Source records
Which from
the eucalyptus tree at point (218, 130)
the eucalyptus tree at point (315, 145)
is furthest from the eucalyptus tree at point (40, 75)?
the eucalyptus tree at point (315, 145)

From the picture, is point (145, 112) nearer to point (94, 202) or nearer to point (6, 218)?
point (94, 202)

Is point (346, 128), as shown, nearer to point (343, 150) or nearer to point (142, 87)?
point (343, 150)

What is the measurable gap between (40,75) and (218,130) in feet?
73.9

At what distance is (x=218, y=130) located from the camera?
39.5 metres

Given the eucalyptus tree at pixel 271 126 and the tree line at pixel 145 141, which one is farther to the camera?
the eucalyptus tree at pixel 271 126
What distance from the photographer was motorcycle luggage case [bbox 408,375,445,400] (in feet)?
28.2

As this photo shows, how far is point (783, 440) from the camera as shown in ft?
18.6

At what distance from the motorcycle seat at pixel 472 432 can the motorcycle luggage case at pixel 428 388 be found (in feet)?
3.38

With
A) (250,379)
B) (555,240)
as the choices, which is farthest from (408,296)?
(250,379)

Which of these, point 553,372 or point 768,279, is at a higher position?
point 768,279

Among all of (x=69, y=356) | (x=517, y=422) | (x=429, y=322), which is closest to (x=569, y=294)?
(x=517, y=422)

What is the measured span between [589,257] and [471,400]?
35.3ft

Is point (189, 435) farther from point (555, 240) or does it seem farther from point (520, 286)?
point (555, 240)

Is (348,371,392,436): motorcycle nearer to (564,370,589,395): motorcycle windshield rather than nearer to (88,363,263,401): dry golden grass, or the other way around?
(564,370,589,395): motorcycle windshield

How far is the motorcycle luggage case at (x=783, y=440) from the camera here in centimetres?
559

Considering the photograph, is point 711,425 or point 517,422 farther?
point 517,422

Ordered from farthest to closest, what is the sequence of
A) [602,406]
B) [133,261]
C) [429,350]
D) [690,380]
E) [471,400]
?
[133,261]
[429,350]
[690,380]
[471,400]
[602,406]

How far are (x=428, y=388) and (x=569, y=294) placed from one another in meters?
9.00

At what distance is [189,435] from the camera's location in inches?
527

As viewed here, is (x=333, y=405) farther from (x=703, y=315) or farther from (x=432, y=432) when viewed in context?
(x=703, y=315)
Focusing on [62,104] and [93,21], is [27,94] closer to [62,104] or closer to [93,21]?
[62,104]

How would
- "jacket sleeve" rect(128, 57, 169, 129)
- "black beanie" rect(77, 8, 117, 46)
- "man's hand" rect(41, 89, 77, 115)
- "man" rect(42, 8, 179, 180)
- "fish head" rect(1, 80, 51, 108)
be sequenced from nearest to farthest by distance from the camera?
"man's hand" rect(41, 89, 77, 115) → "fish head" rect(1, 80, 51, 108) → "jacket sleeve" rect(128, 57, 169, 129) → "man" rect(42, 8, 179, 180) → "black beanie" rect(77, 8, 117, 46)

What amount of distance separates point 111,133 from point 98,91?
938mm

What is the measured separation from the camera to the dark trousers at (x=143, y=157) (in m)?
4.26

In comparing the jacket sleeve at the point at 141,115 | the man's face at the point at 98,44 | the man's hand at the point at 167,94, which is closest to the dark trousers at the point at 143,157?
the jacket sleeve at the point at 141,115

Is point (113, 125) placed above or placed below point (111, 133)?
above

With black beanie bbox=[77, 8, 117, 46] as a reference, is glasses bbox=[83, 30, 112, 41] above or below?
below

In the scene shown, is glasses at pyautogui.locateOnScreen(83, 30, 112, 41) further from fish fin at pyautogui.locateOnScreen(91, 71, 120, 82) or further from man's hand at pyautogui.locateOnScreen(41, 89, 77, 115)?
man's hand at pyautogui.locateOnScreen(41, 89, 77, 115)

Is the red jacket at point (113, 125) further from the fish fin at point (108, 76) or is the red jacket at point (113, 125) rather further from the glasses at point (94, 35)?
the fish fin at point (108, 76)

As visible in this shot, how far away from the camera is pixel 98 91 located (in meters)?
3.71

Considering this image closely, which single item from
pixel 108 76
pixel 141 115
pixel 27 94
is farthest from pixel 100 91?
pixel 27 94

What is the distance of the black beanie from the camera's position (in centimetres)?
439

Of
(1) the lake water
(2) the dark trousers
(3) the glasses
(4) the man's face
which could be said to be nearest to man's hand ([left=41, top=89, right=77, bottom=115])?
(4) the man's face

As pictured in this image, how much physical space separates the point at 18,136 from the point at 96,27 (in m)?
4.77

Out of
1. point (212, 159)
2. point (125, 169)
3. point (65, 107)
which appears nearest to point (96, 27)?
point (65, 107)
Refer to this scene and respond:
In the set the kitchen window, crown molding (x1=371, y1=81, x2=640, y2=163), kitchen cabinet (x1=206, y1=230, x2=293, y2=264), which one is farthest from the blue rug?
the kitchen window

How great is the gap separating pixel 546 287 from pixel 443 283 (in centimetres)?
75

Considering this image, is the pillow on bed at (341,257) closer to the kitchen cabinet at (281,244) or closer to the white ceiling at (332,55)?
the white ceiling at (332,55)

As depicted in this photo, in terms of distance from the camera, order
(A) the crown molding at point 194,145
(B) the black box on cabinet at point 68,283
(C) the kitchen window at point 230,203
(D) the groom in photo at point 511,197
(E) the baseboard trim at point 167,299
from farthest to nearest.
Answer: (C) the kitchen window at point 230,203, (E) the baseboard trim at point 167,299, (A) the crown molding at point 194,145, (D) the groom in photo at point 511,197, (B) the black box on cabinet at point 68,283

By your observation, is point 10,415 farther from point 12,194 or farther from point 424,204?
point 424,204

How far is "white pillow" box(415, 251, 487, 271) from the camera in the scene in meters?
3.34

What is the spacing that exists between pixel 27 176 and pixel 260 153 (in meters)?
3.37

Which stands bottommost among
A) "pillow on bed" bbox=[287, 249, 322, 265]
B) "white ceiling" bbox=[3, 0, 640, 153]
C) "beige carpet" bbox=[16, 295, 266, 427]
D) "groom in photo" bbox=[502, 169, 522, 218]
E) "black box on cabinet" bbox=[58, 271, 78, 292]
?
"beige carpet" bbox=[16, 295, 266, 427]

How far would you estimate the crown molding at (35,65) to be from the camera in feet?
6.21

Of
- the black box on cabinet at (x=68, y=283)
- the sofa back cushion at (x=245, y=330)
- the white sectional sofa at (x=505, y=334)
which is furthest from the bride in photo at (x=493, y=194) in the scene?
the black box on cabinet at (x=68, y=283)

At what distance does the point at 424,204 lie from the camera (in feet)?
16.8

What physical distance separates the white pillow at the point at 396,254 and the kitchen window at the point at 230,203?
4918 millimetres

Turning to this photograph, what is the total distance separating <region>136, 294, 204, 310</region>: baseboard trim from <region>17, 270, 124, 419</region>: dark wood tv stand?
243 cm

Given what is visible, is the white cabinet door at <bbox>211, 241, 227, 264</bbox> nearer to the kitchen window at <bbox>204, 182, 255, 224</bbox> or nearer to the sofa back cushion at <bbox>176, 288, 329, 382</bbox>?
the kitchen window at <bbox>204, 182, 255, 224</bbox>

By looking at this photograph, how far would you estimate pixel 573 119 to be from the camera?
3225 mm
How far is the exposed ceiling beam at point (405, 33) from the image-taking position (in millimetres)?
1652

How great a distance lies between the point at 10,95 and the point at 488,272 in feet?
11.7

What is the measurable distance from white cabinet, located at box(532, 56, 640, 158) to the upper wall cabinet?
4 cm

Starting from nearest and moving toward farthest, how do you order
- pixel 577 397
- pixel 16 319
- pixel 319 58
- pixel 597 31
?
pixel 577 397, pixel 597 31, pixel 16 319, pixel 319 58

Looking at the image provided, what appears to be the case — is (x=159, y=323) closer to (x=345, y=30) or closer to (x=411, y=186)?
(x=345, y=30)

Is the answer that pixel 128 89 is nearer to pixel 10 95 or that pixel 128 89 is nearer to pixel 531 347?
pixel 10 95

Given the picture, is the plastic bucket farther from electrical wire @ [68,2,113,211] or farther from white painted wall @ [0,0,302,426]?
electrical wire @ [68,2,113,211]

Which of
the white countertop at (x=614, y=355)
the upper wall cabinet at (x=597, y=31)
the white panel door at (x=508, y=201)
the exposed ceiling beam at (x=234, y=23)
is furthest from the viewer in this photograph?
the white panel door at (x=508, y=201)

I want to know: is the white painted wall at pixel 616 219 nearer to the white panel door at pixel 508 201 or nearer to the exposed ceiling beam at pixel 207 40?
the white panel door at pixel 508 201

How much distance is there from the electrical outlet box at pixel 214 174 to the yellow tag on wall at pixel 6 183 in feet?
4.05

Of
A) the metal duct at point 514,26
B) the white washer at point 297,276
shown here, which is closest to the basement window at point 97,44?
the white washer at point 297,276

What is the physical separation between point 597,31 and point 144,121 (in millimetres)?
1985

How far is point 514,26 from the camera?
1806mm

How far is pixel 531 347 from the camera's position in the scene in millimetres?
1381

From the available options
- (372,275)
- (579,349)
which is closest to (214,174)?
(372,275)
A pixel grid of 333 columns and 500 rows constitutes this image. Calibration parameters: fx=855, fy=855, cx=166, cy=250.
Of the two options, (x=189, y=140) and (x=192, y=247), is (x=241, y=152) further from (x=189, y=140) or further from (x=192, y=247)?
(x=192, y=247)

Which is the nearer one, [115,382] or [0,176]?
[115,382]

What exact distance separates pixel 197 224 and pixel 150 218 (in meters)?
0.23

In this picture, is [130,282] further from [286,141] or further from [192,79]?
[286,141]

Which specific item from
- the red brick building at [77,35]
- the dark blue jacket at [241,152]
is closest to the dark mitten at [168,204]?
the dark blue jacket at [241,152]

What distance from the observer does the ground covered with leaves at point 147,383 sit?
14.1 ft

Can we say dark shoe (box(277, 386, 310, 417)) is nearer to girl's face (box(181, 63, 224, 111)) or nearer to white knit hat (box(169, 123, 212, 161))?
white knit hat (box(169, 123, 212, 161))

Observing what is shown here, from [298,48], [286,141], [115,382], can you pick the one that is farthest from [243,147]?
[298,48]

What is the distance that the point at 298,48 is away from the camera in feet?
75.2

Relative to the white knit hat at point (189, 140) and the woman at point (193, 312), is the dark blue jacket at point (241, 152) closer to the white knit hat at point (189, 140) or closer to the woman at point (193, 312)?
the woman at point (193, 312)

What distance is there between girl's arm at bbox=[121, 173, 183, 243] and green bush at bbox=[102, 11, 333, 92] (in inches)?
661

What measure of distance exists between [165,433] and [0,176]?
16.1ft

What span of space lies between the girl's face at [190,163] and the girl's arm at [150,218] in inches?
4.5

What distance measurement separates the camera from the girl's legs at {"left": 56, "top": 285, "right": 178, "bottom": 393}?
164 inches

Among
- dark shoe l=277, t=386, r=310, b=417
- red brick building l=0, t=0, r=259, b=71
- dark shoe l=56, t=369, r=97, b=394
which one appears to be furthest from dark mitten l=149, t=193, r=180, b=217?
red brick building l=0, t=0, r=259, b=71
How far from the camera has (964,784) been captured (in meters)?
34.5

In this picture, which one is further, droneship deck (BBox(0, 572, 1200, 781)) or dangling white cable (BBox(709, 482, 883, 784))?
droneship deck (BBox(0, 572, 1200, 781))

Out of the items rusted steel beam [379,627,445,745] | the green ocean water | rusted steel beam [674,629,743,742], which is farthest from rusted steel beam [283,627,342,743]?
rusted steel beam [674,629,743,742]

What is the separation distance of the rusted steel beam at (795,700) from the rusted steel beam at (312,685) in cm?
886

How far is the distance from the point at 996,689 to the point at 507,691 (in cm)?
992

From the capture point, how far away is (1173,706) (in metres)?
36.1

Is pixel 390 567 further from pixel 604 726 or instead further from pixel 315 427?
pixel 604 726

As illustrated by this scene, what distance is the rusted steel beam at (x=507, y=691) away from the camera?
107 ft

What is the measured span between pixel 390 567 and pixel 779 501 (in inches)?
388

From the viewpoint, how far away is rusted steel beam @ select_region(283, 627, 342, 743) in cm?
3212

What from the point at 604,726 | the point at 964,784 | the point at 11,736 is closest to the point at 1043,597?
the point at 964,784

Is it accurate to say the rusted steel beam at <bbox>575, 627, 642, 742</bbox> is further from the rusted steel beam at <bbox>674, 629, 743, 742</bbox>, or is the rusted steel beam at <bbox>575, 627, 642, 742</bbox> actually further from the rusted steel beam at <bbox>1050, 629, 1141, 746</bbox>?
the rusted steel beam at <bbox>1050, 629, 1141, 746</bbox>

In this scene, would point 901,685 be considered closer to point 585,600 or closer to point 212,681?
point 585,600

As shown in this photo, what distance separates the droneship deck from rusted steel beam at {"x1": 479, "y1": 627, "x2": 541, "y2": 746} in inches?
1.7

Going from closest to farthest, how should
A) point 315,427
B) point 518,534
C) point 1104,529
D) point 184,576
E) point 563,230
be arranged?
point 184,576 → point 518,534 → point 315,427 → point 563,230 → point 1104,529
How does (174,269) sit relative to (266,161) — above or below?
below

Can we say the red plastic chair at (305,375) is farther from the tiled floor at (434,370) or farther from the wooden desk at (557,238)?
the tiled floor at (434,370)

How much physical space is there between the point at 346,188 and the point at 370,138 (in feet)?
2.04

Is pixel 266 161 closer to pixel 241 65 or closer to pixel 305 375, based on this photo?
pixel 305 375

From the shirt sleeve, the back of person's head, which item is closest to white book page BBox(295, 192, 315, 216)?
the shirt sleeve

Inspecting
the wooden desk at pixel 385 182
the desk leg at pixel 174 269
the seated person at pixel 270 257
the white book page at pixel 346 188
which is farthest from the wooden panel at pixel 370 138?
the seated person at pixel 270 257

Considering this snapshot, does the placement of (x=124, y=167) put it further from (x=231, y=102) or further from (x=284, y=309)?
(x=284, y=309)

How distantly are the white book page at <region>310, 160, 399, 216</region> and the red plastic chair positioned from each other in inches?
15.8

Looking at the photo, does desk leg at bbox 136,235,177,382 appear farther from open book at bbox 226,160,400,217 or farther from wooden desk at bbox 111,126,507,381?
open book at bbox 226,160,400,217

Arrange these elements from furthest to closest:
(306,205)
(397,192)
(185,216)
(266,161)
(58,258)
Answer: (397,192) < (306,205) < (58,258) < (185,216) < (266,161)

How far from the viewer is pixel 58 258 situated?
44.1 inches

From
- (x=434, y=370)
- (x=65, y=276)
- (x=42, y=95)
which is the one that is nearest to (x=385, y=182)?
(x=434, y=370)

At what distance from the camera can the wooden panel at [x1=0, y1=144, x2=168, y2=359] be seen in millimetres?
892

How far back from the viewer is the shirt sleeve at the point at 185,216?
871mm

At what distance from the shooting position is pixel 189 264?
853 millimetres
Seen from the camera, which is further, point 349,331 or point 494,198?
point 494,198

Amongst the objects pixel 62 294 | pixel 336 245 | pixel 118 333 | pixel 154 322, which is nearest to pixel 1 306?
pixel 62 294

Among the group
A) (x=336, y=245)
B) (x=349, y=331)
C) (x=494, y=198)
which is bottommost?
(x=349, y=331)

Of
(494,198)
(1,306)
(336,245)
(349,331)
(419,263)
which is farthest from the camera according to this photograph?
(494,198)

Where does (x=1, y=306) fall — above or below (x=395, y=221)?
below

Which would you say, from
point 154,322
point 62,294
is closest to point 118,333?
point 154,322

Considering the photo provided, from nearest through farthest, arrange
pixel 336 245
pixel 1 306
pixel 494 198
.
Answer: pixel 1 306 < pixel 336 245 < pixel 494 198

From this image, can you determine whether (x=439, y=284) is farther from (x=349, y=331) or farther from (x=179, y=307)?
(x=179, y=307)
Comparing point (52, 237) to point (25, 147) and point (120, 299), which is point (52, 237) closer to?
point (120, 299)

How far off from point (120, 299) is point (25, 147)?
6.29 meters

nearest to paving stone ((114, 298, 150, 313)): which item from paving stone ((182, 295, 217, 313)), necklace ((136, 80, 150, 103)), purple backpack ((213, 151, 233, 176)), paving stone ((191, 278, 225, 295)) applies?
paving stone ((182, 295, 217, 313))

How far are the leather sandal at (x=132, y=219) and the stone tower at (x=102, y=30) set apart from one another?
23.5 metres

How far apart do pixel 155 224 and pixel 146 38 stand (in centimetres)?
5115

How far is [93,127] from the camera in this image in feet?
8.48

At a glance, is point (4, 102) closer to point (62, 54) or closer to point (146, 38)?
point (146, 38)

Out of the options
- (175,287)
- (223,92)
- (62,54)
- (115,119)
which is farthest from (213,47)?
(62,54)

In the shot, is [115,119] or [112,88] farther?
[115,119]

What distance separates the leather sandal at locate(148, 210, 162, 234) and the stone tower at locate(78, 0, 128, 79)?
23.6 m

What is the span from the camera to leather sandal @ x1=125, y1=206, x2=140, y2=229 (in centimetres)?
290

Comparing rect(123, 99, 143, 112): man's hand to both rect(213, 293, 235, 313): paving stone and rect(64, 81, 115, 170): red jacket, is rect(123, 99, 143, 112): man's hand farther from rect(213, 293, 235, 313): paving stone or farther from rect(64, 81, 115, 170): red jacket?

Task details
Print the entries from the line with "How far off" through the end of the entries, reproducing each line without change.

Exercise output
How far off from point (120, 299) is point (25, 147)?
6.29 meters

nearest to paving stone ((114, 298, 150, 313)): which item from paving stone ((182, 295, 217, 313)), necklace ((136, 80, 150, 103)), purple backpack ((213, 151, 233, 176)), paving stone ((191, 278, 225, 295)) applies?
paving stone ((182, 295, 217, 313))

How far are the leather sandal at (x=132, y=219) and the stone tower at (x=102, y=30) set apart from one another?
23.5 metres

How far apart do pixel 155 224 and pixel 146 38 stand (in centimetres)?
5115

How far is [93,127] from the camera in this image in feet?
8.48

At a glance, is point (4, 102) closer to point (62, 54) or closer to point (146, 38)?
point (146, 38)

Out of the options
- (175,287)
- (223,92)
- (62,54)
- (115,119)
which is farthest from (213,47)?
(62,54)

In the shot, is [115,119] or [112,88] farther?
[115,119]

What distance separates the leather sandal at locate(148, 210, 162, 234) and the stone tower at locate(78, 0, 128, 79)?
23.6 m

What is the span from the camera to leather sandal @ x1=125, y1=206, x2=140, y2=229 (in centimetres)?
290

Comparing rect(123, 99, 143, 112): man's hand to both rect(213, 293, 235, 313): paving stone and rect(64, 81, 115, 170): red jacket, is rect(123, 99, 143, 112): man's hand farther from rect(213, 293, 235, 313): paving stone or farther from rect(64, 81, 115, 170): red jacket?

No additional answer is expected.